DATA TO PROCESS.
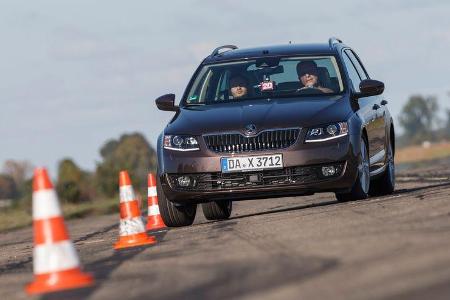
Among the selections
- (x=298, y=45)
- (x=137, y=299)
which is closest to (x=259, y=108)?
(x=298, y=45)

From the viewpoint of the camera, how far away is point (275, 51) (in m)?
14.2

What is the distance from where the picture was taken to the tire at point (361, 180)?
12.7 m

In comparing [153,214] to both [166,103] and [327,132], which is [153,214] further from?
[327,132]

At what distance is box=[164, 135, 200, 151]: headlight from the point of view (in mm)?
12539

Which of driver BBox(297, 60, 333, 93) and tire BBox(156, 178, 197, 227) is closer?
tire BBox(156, 178, 197, 227)

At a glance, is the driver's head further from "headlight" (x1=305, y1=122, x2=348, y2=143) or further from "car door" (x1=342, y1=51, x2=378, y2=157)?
"headlight" (x1=305, y1=122, x2=348, y2=143)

TASK DIRECTIONS. Rewrite the whole listing above with "camera" changed to "observer" and every other word left as it is. Leave out the pictures.

RESPONSE BELOW.
Among the selections
- (x=298, y=45)
- (x=137, y=299)
which is closest to (x=259, y=108)?
(x=298, y=45)

From the viewpoint of the observer, how far away is point (275, 51) (in m)?
14.2

What is the distance from where the picture was taken to the tire at point (361, 180)?
12.7 m

In comparing [153,214] to both [166,103] and [327,132], which is [153,214] further from?
[327,132]

At what distance is box=[164, 135, 200, 151]: headlight from the point of view (in mm)?
12539

Which of driver BBox(297, 60, 333, 93) and tire BBox(156, 178, 197, 227) is closer?
tire BBox(156, 178, 197, 227)

At a glance, is the driver's head further from "headlight" (x1=305, y1=122, x2=348, y2=143) or further from "car door" (x1=342, y1=51, x2=378, y2=157)?
"headlight" (x1=305, y1=122, x2=348, y2=143)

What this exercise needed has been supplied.